In einem solchen Fall bedarf es näherer Ausführungen dazu, aufgrund welcher Umstände sich der Betroffene hätte bewusst machen können, dass der Cannabiskonsum noch Auswirkungen haben konnte. Die Vorstellung des Betroffenen ist unter Würdigung sämtlicher zur Verfügung stehenden Beweismittel vom Tatgericht festzustellen. So kann beispielsweise unter Hinzuziehung eines Sachverständigen geprüft werden, ob angesichts der gemessenen Werte der Betroffene entweder zeitnäher zur Fahrt oder aber in weit größerer Menge als angegeben Haschisch genossen haben muss. Möglicherweise lässt sich mit Hilfe des Sachverständigen auch feststellen, ob der Betroffene angesichts der erheblichen Überschreitung des analytischen Grenzwertes von 1,0 ng/ml THC und anderer Messwerte die Wirkung des Rauschmittels bei Fahrantritt verspürt haben muss.

### Material
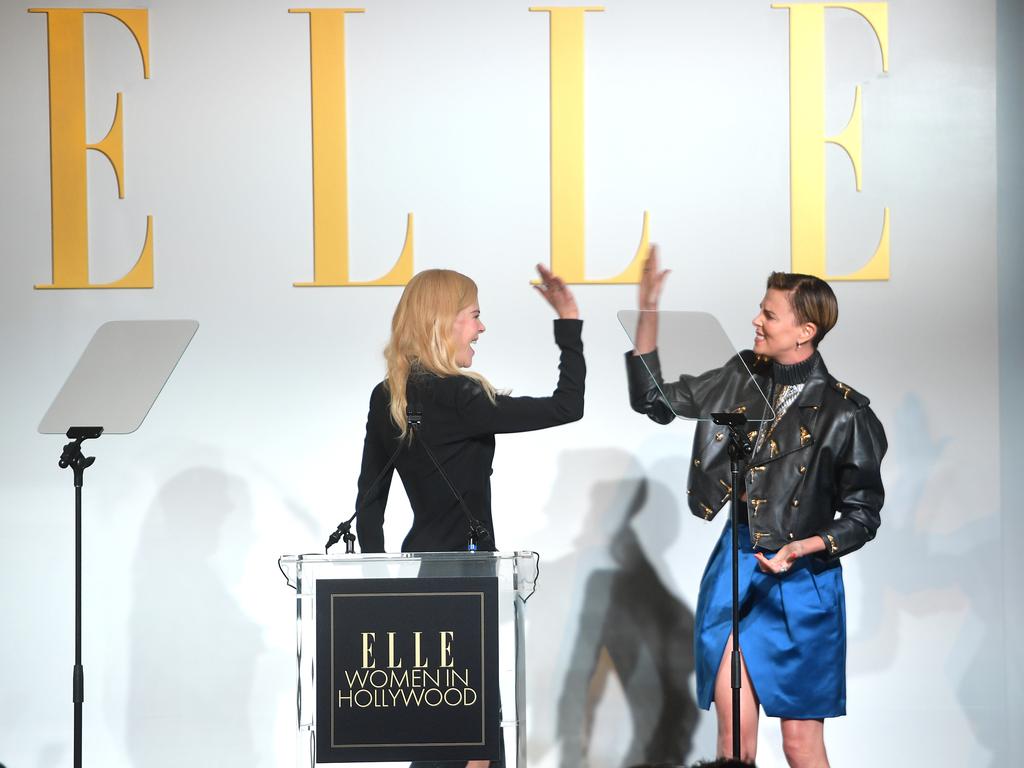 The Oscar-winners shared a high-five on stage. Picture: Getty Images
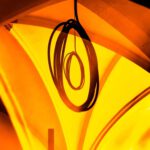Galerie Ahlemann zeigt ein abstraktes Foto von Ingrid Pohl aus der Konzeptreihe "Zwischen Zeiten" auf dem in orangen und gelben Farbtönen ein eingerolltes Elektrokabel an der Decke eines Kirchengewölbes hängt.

### Arbeitsanweisungen
- A) Ändern Sie den Auszug zum Cannabiskonsum vor Fahrtantritt, beginnend mit "In einem solchen" und weiter bis "verspürt haben muss.": Setzen Sie dabei "Amtsgericht" anstelle von "Tatgericht", und geben Sie die Stelle erneut wieder.
- B) Welchen analytischen Grenzwert für THC nennt der Auszug zum Cannabiskonsum vor Fahrtantritt?
- C) Wie könnte der Auszug zum Cannabiskonsum vor Fahrtantritt nach seinem letzten Satz weitergehen? Schreiben Sie die Fortsetzung.

### Lösungen
- A)
In einem solchen Fall bedarf es näherer Ausführungen dazu, aufgrund welcher Umstände sich der Betroffene hätte bewusst machen können, dass der Cannabiskonsum noch Auswirkungen haben konnte. Die Vorstellung des Betroffenen ist unter Würdigung sämtlicher zur Verfügung stehenden Beweismittel vom Amtsgericht festzustellen. So kann beispielsweise unter Hinzuziehung eines Sachverständigen geprüft werden, ob angesichts der gemessenen Werte der Betroffene entweder zeitnäher zur Fahrt oder aber in weit größerer Menge als angegeben Haschisch genossen haben muss. Möglicherweise lässt sich mit Hilfe des Sachverständigen auch feststellen, ob der Betroffene angesichts der erheblichen Überschreitung des analytischen Grenzwertes von 1,0 ng/ml THC und anderer Messwerte die Wirkung des Rauschmittels bei Fahrantritt verspürt haben muss.

- B) 1,0 ng/ml THC

- C)
10

Aufgrund der genannten Rechtsfehler war das angefochtene Urteil aufzuheben und war die Sache an das Amtsgericht Goslar zurückzuverweisen,

11

Die Entscheidung über die Kosten der Rechtsbeschwerde war dem Amtsgericht vorzubehalten, da derzeit der endgültige Erfolg des Rechtsmittels noch nicht abzusehen ist.